EXTRAIT:
⟨
Depuis la promulgation de la loi d’égalité des droits et des chances, la participation et la citoyenneté des personnes handicapées, les aides à la scolarité des jeunes sourds sont de la responsabilité de l’Education Nationale, si l’on comprend bien le sens de l’article 6 : « Dans l’éducation et le parcours scolaire des jeunes sourds, la liberté de choix entre une communication bilingue, langue des signes et langue française, et une communication en langue française est de droit. Un décret en Conseil d’Etat fixe, d’une part, les conditions d’exercice de ce choix pour les jeunes sourds et leurs familles, d’autre part, les dispositions à prendre par les établissements et services où est assurée l’éducation des jeunes sourds pour garantir l’application de ce choix ». Actuellement, une partie des aides nécessaires à la poursuite d’études supérieures est financée par le Fonds d’insertion professionnelle des personnes handicapées géré par l’Agefiph. L’association avait voulu, il y a une dizaine d’années, contribuer à favoriser la poursuite d’études par des bacheliers handicapés, ce qu’aucun organisme ne faisait alors. Actuellement, le Fonds consacre près de 4 millions d’euros à ces aides. Pour les étudiants sourds, elles consistent essentiellement en des aides humaines spécialisées : preneurs de notes de cours, interfaces et interprètes en langue des signes, codeurs en langage parlé complété.
⟩
ENTRÉES FOURNIES:
⟨
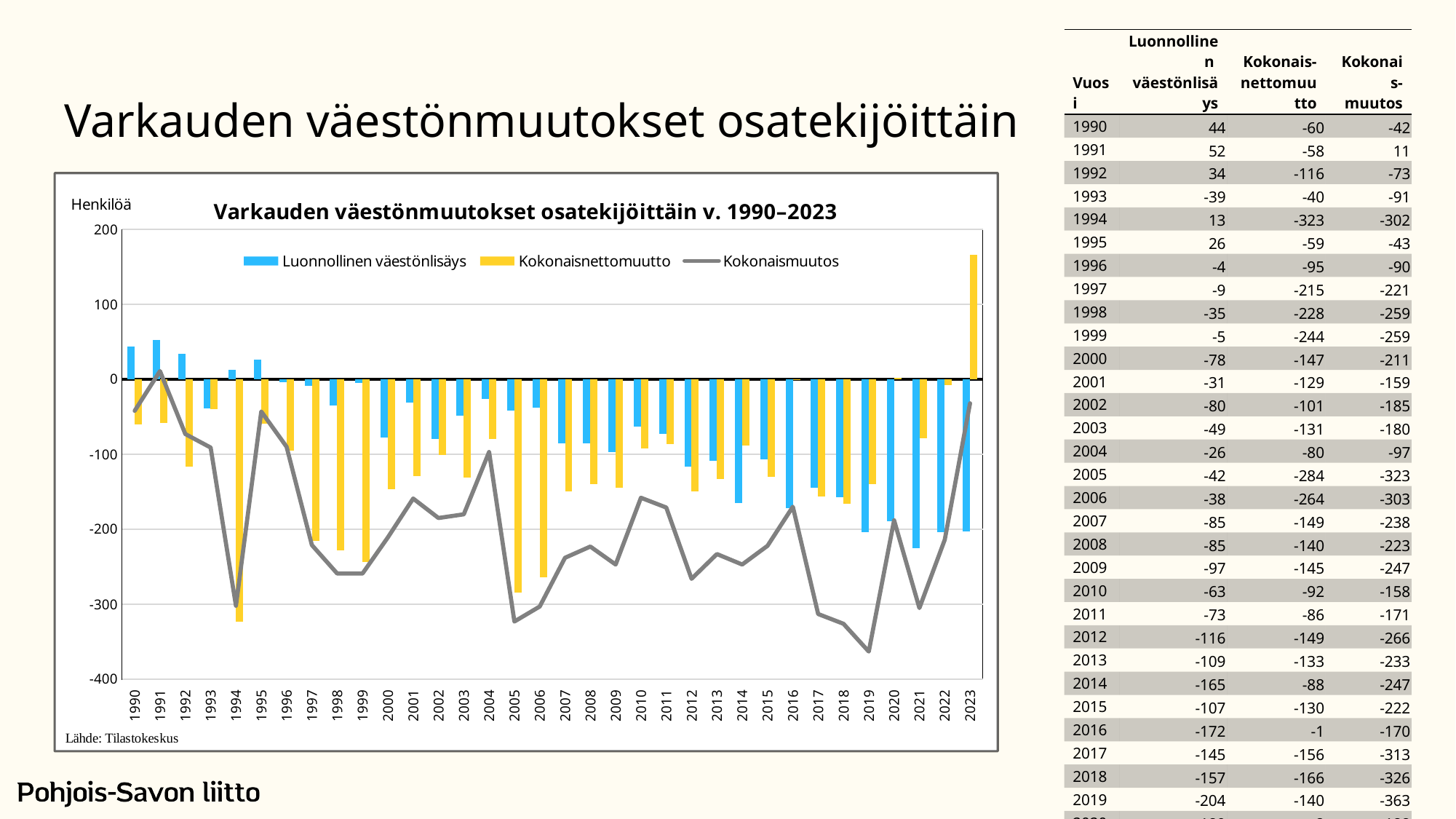
Is the value of Kokonaisnettomuutto for 2023 greater or less than 100? greater In which year is Kokonaismuutos at its lowest? 2019 How many series does the chart legend list? 3 What is the value of Luonnollinen väestönlisäys for 1990? 44 What is the value of Kokonaismuutos for 2019? -363 Which colour represents Kokonaisnettomuutto in the chart? Yellow What kind of chart is shown on the slide? A combined bar and line chart How many years are plotted along the x axis of the chart? 34 Which is larger, Luonnollinen väestönlisäys in 2015 or in 2016? 2015 What is the difference between Luonnollinen väestönlisäys and Kokonaisnettomuutto in 1990? 104 In which year is Kokonaisnettomuutto at its highest? 2023 What is the value of Kokonaisnettomuutto for 1994? -323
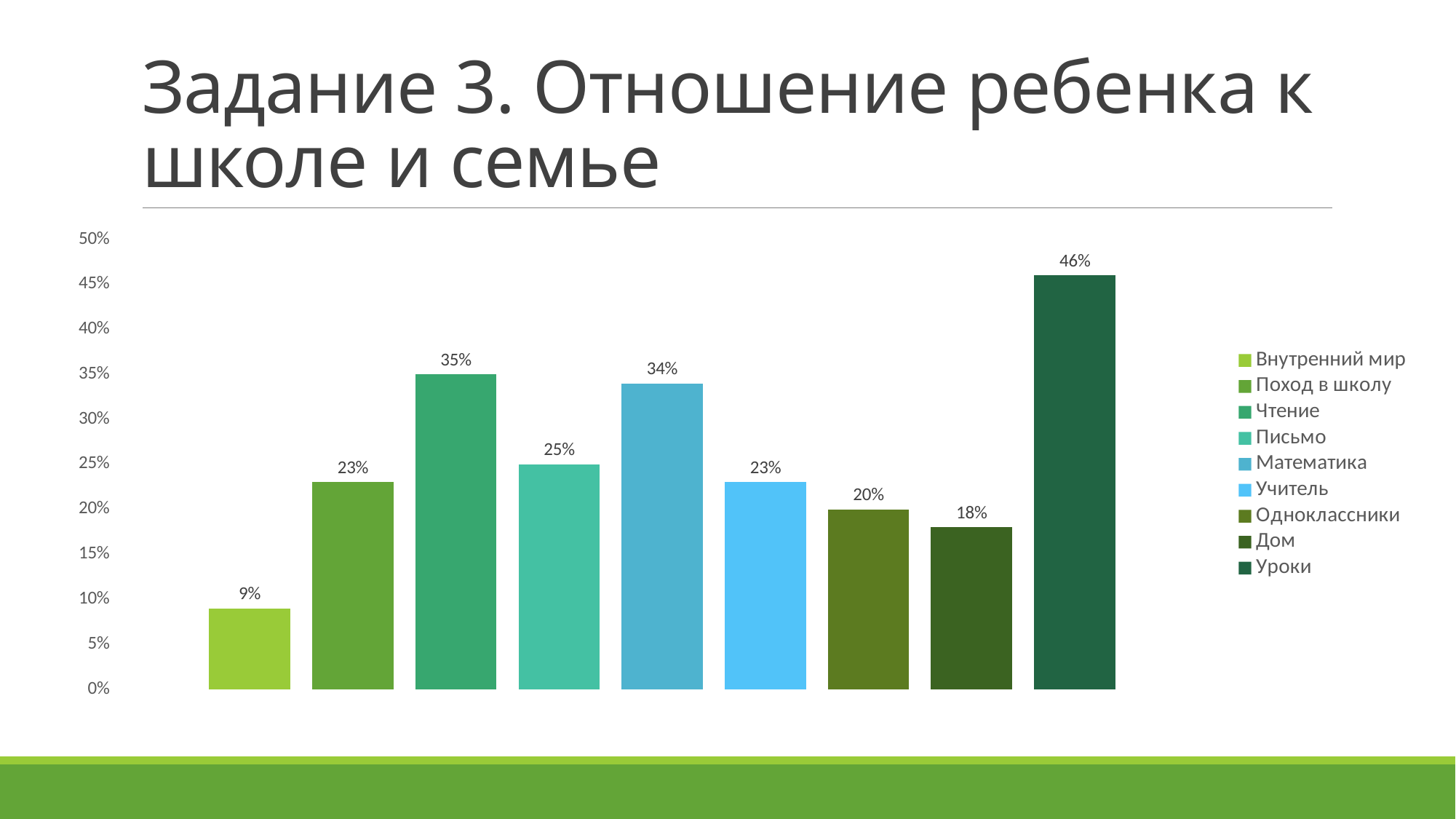
How many entries does the legend list? 9 Which is larger, the value for Письмо or the value for Одноклассники? Письмо What kind of chart is shown on the slide? bar chart What is the value for Внутренний мир? 9% What is the difference between the values for Уроки and Чтение? 11% Which category has the highest value? Уроки Which category has the lowest value? Внутренний мир What is the value for Дом? 18% Is the value for Чтение greater or less than 30%? greater What is the value for Уроки? 46% How many categories are shown in the chart? 9 What is the value for Математика? 34%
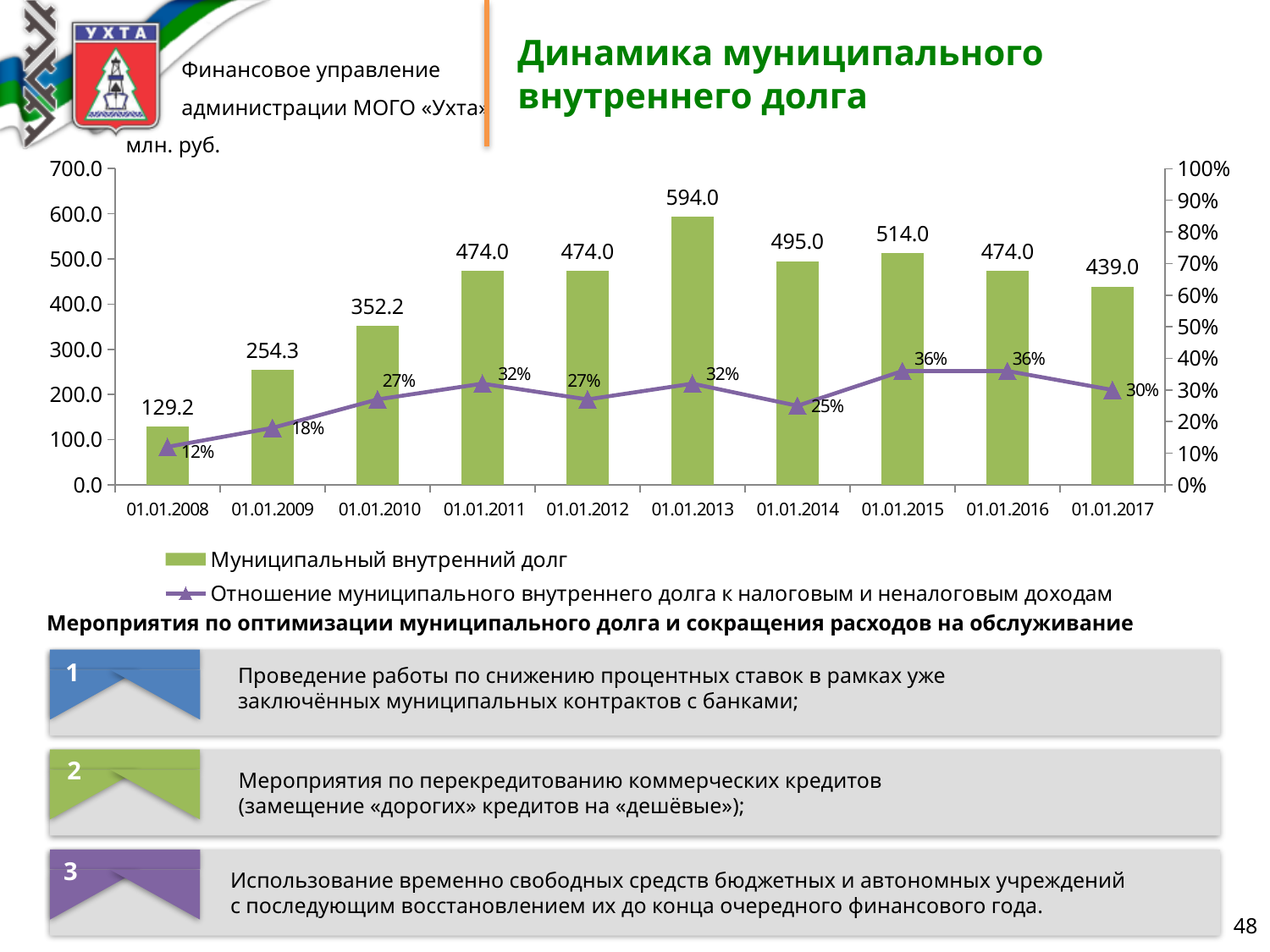
What is the ratio of municipal internal debt to tax and non-tax revenues on 01.01.2015? 36% What is the difference between the municipal internal debt on 01.01.2013 and on 01.01.2014? 99.0 What is the value of the municipal internal debt (Муниципальный внутренний долг) on 01.01.2013? 594.0 What is the value of the municipal internal debt on 01.01.2008? 129.2 Which is larger: the municipal internal debt on 01.01.2015 or on 01.01.2016? 01.01.2015 On which date is the municipal internal debt highest? 01.01.2013 How many series does the chart legend list? 2 Does the municipal internal debt rise or fall from 01.01.2008 to 01.01.2011? rise What is the title of the chart? Динамика муниципального внутреннего долга How many dates are shown on the x axis of the chart? 10 On which date is the municipal internal debt lowest? 01.01.2008 What is the ratio of municipal internal debt to tax and non-tax revenues on 01.01.2017? 30%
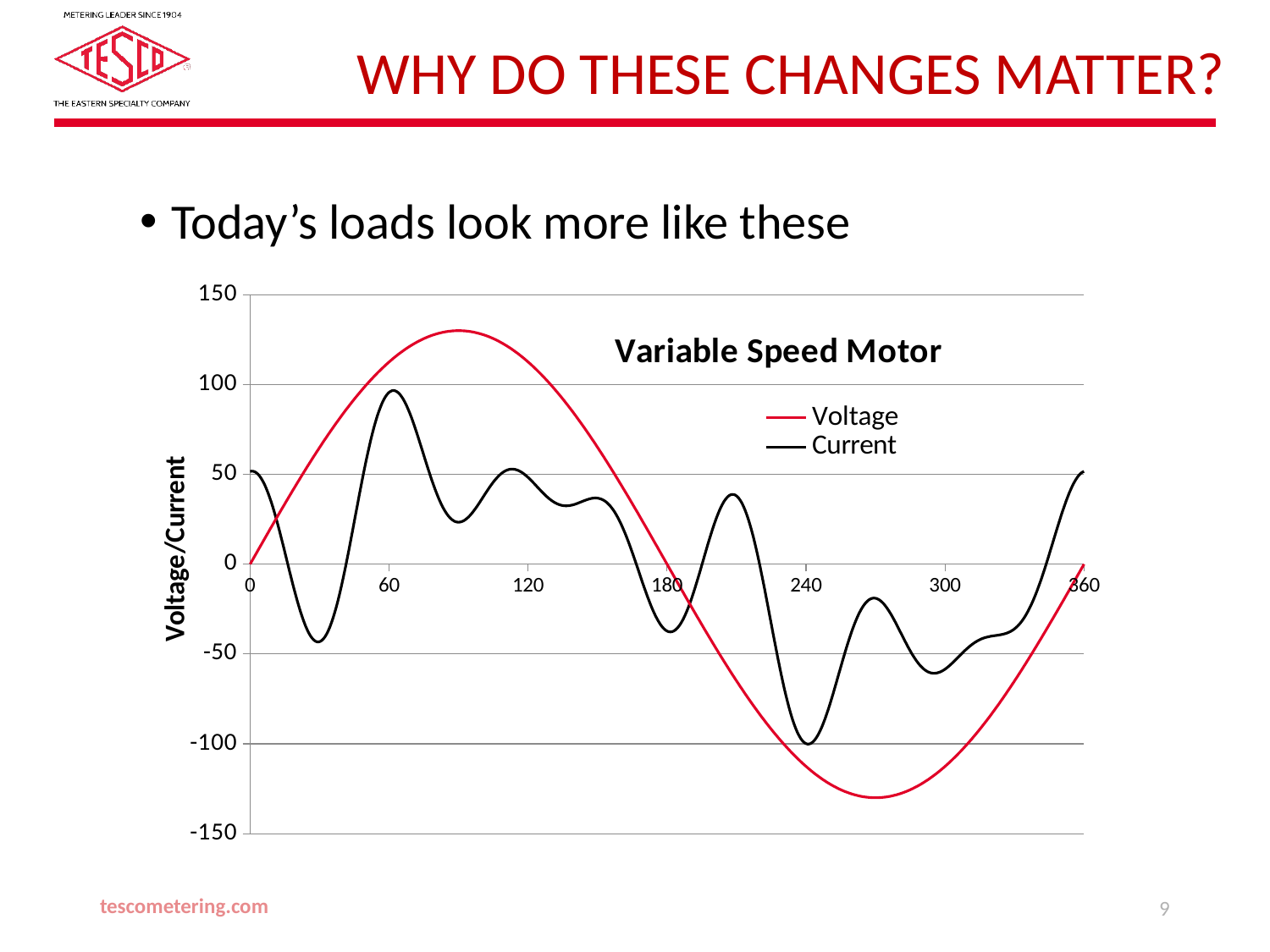
Is the value of the Current series at x = 180 greater or less than 0? less What is the value of the Voltage series at x = 0? 0 What kind of chart is shown on the slide? line chart Is the peak value of the Voltage series greater or less than 100? greater Is the minimum value of the Voltage series greater or less than -100? less What is the value of the Voltage series at x = 180? 0 How many series does the chart legend list? 2 What colour is the Voltage line in the chart? red Which series reaches the higher peak value, Voltage or Current? Voltage At x = 90, which series has the higher value, Voltage or Current? Voltage What is the title of the chart? Variable Speed Motor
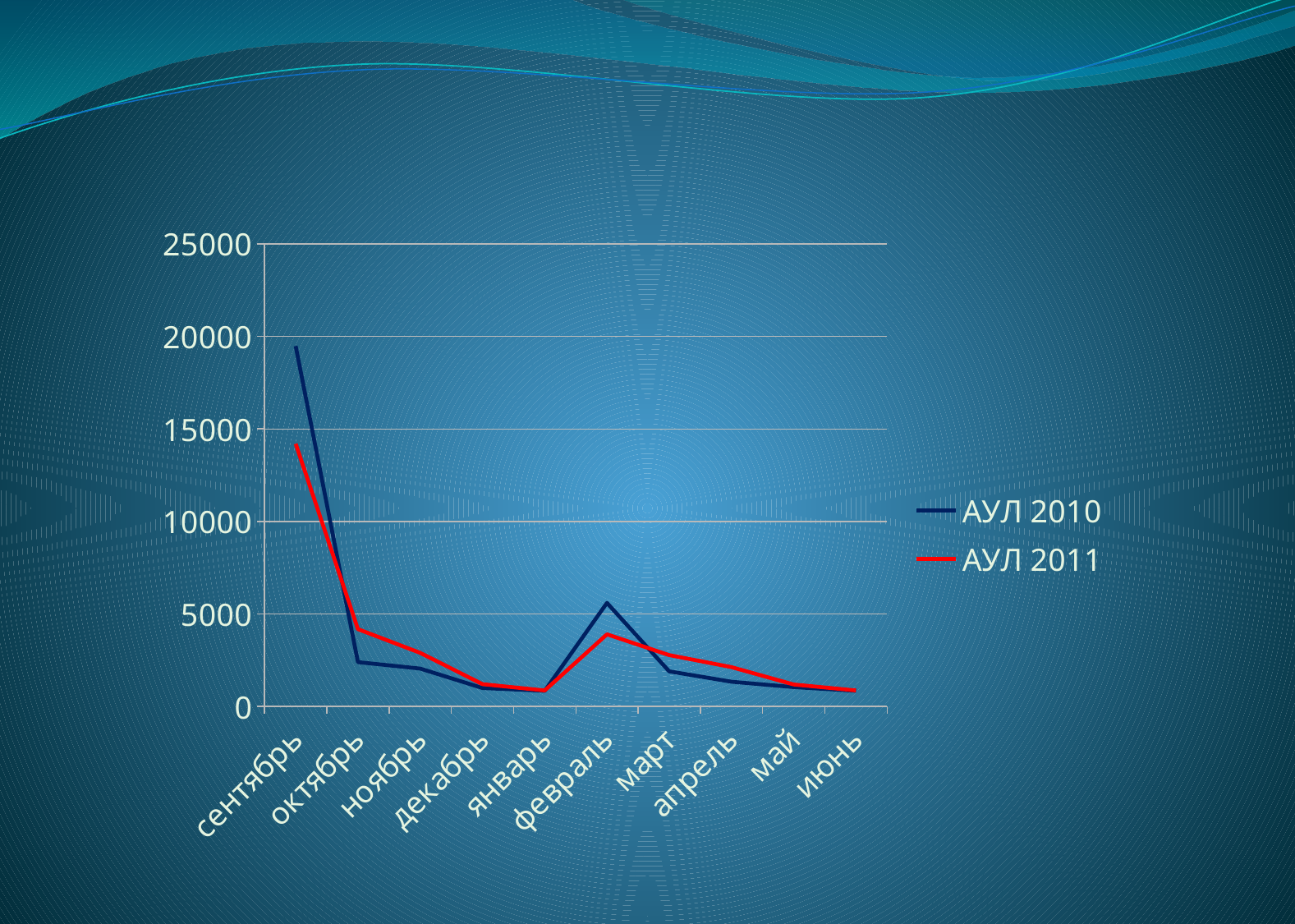
Is the value for АУЛ 2011 in сентябрь greater or less than 15000? less In октябрь, which series has the larger value, АУЛ 2010 or АУЛ 2011? АУЛ 2011 In сентябрь, which series has the larger value, АУЛ 2010 or АУЛ 2011? АУЛ 2010 How many months are shown along the x axis? 10 Which month has the highest value for АУЛ 2010? сентябрь Which month has the highest value for АУЛ 2011? сентябрь Is the value for АУЛ 2010 in сентябрь greater or less than 15000? greater What kind of chart is shown on the slide? line chart What colour is the line for АУЛ 2011? red How many series does the legend list? 2 Is the value for АУЛ 2011 in февраль greater or less than 5000? less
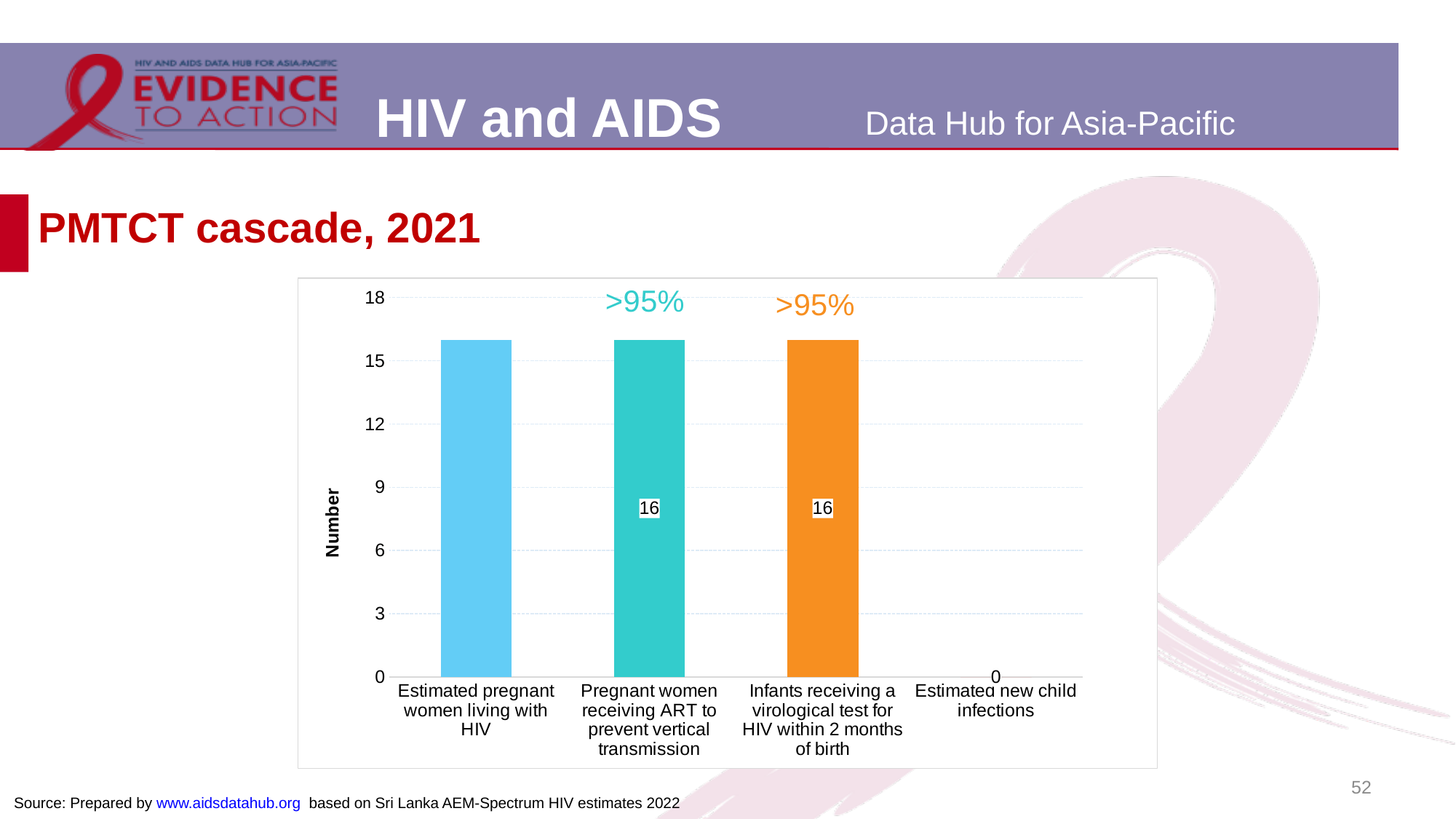
What is the value for Estimated new child infections? 0 Which category has the lowest value? Estimated new child infections What kind of chart is shown on the slide? Bar chart What is the title of the y axis? Number What is the value for Infants receiving a virological test for HIV within 2 months of birth? 16 How many categories are shown on the x axis? 4 Is the value for Estimated pregnant women living with HIV greater or less than 12? greater Which is larger: the value for Infants receiving a virological test for HIV within 2 months of birth or the value for Estimated new child infections? Infants receiving a virological test for HIV within 2 months of birth What percentage label is shown above the bar for Infants receiving a virological test for HIV within 2 months of birth? >95% What is the difference between the value for Pregnant women receiving ART to prevent vertical transmission and the value for Estimated new child infections? 16 What is the value for Pregnant women receiving ART to prevent vertical transmission? 16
⟩
QUESTIONS À TRAITER:
(a) D'après l'extrait, quelle somme le Fonds consacre-t-il actuellement aux aides à la poursuite d'études supérieures ?
(b) Recopiez mot pour mot les entrées, depuis leur début jusqu'à la ligne qui contient « How many entries », cette ligne comprise, en laissant de côté les images.
L'extrait et les entrées constituent deux ensembles distincts.

CORRIGÉ DE L'EXERCICE:
(a) Près de 4 millions d'euros.

(b)
Is the value of Kokonaisnettomuutto for 2023 greater or less than 100? greater In which year is Kokonaismuutos at its lowest? 2019 How many series does the chart legend list? 3 What is the value of Luonnollinen väestönlisäys for 1990? 44 What is the value of Kokonaismuutos for 2019? -363 Which colour represents Kokonaisnettomuutto in the chart? Yellow What kind of chart is shown on the slide? A combined bar and line chart How many years are plotted along the x axis of the chart? 34 Which is larger, Luonnollinen väestönlisäys in 2015 or in 2016? 2015 What is the difference between Luonnollinen väestönlisäys and Kokonaisnettomuutto in 1990? 104 In which year is Kokonaisnettomuutto at its highest? 2023 What is the value of Kokonaisnettomuutto for 1994? -323
How many entries does the legend list? 9 Which is larger, the value for Письмо or the value for Одноклассники? Письмо What kind of chart is shown on the slide? bar chart What is the value for Внутренний мир? 9% What is the difference between the values for Уроки and Чтение? 11% Which category has the highest value? Уроки Which category has the lowest value? Внутренний мир What is the value for Дом? 18% Is the value for Чтение greater or less than 30%? greater What is the value for Уроки? 46% How many categories are shown in the chart? 9 What is the value for Математика? 34%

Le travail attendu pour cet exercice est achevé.